Özellikle, gümüş, bakır, soya kompleksi, platin, kakao ve doğalgaz gibi ürünlerde önümüzdeki aylarda uzun pozisyonlar için risk sınırlı. Çin’in bazı emtia fiyatlarındaki destekleyici rolü de göz ardı edilmemeli. Kolay para politikasına geçme sinyalleri yanısıra Çin, tekrar stoklama faaliyetleri ile mısır, soya kompleksi, şeker ve pamuk gibi önemli emtialara destek vermeye devam edecektir. Kısa vadede emtialar için en iyi gösterge olarak yılın ilk günlerinde kararlı bir şekilde dip oluşturan Şangay endeksi öne çıkıyor.

Altın fiyatında toparlanma ekonomik verilerden çok Jeo-politik gerilime tepki veriyor. İran ambargosu ve Hürmüz boğazının kapatılma olasılığı, ki öyle olacağını sanmıyorum, altın talebini canlı tutuyor. Ancak, kısa vade için teknik olarak Stokastik ve Bollinger bandları düzeltme için zamanın olgunlaştığını gösteriyor.


 
30 yıllık ABD vadeli Tahvilleri (T-Bonds)

Büyük resme bakıldığında FED’in amacı, uzun vade faiz oranlarını düşük tutup konut, kredi ve sermaye piyasalarına destek vererek tüketici ve iş dünyasının güvenini tesis etmektir. Şimdiye kadar başarılı olduğu söylenebilir. ABD ekonomik verilerinde trend iyileşmekte, borçlanma piyasasında kısa dönem de olsa buzlar erimekte, işsizlik başvuruları azalmakta, tüketici güveni sekiz ayın zirvesinde, üretim faaliyetleri 2011 diplerinden uzaklaşıyor, konut sektörü iyileşme sinyalleri veriyor. Bu arada enflasyon endişeleri artmakla birlikte FED yetkililerinden koro halinde pro-enflasyon söylemleri işitiyoruz. ABD ekonomisi dramatik bir şekilde aşağı yöne değişmedikçe FED, QE3 sopasını göstermeye devam edecek ve düşük faiz ortamına devam edecektir. Son haftalarda ABD ve AB tahvil ihalelerinde oldukça iyileşme gözleniyor. AB’de zor durumdaki bankalar için FED’in dolar fonlama kolaylığı da İspanya ve İtalyada borçlanmaya faydalı oluyor, nitekim, bu ülkelerde borçlanma faizleri uçlardan gerilemeye başladı.

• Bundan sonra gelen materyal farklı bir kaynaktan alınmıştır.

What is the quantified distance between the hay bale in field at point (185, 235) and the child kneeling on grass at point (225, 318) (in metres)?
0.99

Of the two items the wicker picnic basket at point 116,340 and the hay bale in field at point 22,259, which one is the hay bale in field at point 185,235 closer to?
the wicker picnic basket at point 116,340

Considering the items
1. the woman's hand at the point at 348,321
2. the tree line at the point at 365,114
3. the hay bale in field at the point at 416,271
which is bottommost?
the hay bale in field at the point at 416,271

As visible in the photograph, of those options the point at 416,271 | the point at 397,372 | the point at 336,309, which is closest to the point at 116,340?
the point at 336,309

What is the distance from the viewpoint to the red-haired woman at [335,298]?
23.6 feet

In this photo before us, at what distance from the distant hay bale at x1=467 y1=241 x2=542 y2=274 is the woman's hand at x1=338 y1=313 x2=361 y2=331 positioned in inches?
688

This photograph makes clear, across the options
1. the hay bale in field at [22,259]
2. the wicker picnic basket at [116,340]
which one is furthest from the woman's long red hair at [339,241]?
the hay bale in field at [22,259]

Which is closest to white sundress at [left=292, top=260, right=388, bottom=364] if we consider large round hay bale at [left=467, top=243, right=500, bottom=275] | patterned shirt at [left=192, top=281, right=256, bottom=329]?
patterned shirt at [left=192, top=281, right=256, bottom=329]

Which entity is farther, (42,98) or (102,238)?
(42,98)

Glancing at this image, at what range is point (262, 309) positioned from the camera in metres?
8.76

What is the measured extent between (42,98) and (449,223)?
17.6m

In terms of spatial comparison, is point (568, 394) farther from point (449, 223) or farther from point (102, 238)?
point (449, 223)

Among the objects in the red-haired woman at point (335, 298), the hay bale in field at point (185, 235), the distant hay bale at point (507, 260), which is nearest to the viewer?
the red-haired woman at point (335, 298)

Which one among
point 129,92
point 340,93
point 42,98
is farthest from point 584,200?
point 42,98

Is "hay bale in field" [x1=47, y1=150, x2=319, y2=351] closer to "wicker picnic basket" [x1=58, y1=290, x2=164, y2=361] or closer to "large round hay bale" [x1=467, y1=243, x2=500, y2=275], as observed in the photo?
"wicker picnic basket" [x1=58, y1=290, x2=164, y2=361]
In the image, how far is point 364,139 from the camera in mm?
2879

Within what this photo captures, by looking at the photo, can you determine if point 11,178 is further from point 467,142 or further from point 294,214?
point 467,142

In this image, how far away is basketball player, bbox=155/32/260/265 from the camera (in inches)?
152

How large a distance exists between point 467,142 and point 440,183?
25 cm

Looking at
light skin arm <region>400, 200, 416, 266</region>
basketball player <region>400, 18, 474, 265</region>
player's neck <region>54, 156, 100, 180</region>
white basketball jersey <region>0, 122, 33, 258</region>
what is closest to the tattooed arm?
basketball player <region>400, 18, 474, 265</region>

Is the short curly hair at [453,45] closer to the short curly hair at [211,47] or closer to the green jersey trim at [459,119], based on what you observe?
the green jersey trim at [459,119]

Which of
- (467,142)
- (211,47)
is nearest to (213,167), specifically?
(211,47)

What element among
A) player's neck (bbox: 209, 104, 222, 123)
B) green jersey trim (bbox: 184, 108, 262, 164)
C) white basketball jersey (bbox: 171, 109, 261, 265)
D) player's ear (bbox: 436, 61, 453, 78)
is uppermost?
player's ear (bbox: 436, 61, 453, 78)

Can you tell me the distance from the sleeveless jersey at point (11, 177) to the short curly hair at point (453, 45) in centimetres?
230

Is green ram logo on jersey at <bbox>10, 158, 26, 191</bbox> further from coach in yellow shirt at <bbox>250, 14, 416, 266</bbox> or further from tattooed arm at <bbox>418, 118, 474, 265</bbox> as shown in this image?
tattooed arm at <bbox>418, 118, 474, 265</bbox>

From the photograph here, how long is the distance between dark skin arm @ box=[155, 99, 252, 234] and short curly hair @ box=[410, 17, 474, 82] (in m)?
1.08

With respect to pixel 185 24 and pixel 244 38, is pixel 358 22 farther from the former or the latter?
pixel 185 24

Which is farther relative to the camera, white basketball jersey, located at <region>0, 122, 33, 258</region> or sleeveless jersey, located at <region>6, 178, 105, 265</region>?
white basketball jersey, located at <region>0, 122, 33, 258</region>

Tüm bu gelişmeler çerçevesinde S&P’nin birçok AB ülkesinde kredi notlarını düşürmesi beklenen panik ortamını oluşturamadı, dahası güven aracı olarak Mart vade 30 yıllık ABD tahvil fiyatı yüksek seviyede seyretmesine rağmen yeni zirve yapamadı. Dolayısıyla, önümüzdeki haftalarda fiyatı zengin ve şişkin olan 10- 30 yıllık uzun vade tahvil fiyatları (T-Notes/T-Bonds)  geçici bir darbe yada düzeltmeye gebe görünüyor. Mart vadeli 30 yıllık ABD tahvil fiyatı dört aydır 146-12/ 134-22 arasında seyrediyor. AB ülkelerinde kredi notunun düşürülmesi ve FED’in kolay para politikasına rağmen tahvil fiyatında ralli görülmüyor. 30 yıllık için 145 pahalı, bandın alt seviyesine doğru bir seyir başlayabilir.